The film stars Noah Hathaway, Michael Moriarty, and Shelley Hack as members of the family who must battle the trolls in order to survive. The trolls are portrayed by a combination of puppets and actors in costume, and they are designed to be grotesque and menacing.
The story begins when the family, consisting of father Harry Potter, mother Anne, and children Wendy and Elliot, moves into a new apartment building in San Francisco. They are welcomed by the building’s caretaker, Mr. Oakland, who is friendly and helpful.
However, they soon discover that the building is infested with trolls, who live in the basement and emerge at night to attack the residents. The trolls are led by a particularly large and powerful troll named Torok, who is able to control the other trolls with his mind.
The family initially tries to ignore the trolls, but they quickly become more aggressive and difficult to ignore. Anne is particularly disturbed by the trolls, and she becomes increasingly paranoid and isolated.

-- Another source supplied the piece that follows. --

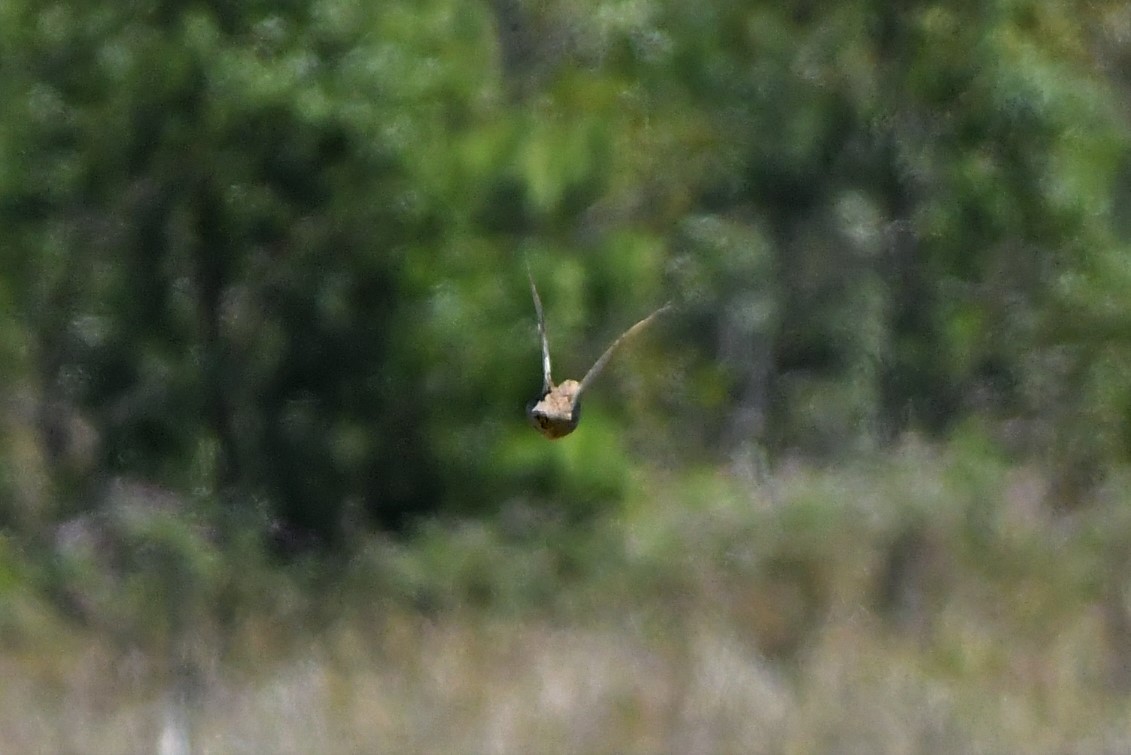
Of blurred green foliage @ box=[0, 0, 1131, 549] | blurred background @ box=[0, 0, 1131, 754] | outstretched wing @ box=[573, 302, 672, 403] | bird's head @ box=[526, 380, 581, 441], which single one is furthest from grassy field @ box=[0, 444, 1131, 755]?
outstretched wing @ box=[573, 302, 672, 403]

Meanwhile, Harry and Wendy become friends with a young girl named Eunice St. Clair, who lives in the building and is also being terrorized by the trolls. Together, they set out to defeat the trolls and save their families.
Troll is a low-budget B-movie that has gained a cult following due to its campy and over-the-top portrayal of trolls. The film’s special effects and creature designs are dated and somewhat cheesy, but they are also memorable and entertaining. The acting is also somewhat uneven, with some wooden performances and over-the-top deliveries.
Despite these flaws, Troll has a certain charm and appeal that has made it a fan favorite. The film’s central premise of a family fighting to survive against a horde of trolls is engaging and suspenseful, and the trolls themselves are genuinely menacing and terrifying. The film also explores themes of family, loyalty, and survival, and it has a satisfying ending that ties up the story’s loose ends.
Overall, Troll is a campy and entertaining B-movie that has gained a devoted cult following due to its unique blend of fantasy, horror, and dark comedy. It may not be a classic, but it is a fun and enjoyable film that is worth checking out for fans of horror and fantasy.
Additionally, Troll has a memorable soundtrack featuring songs by the bands Led Zeppelin and Alice Cooper. The use of these songs adds to the film’s atmosphere and helps to establish its 1980s setting.
Despite its low budget and B-movie status, Troll has been praised by critics for its creative and effective use of special effects and creature designs. The trolls are genuinely creepy and menacing, and their presence adds an element of suspense and fear to the film.
In recent years, Troll has been referenced and parodied in other films and TV shows, further cementing its place in popular culture. It has also been released on Blu-ray and DVD, allowing new audiences to discover and enjoy the film.
In conclusion, Troll is a low-budget B-movie that has gained a cult following due to its unique blend of fantasy, horror, and dark comedy. It may not be a classic, but it is a fun and entertaining film that is worth checking out for fans of horror and fantasy. Its creative use of special effects and creature designs, memorable soundtrack, and engaging storyline make it a worthwhile addition to any horror movie collection.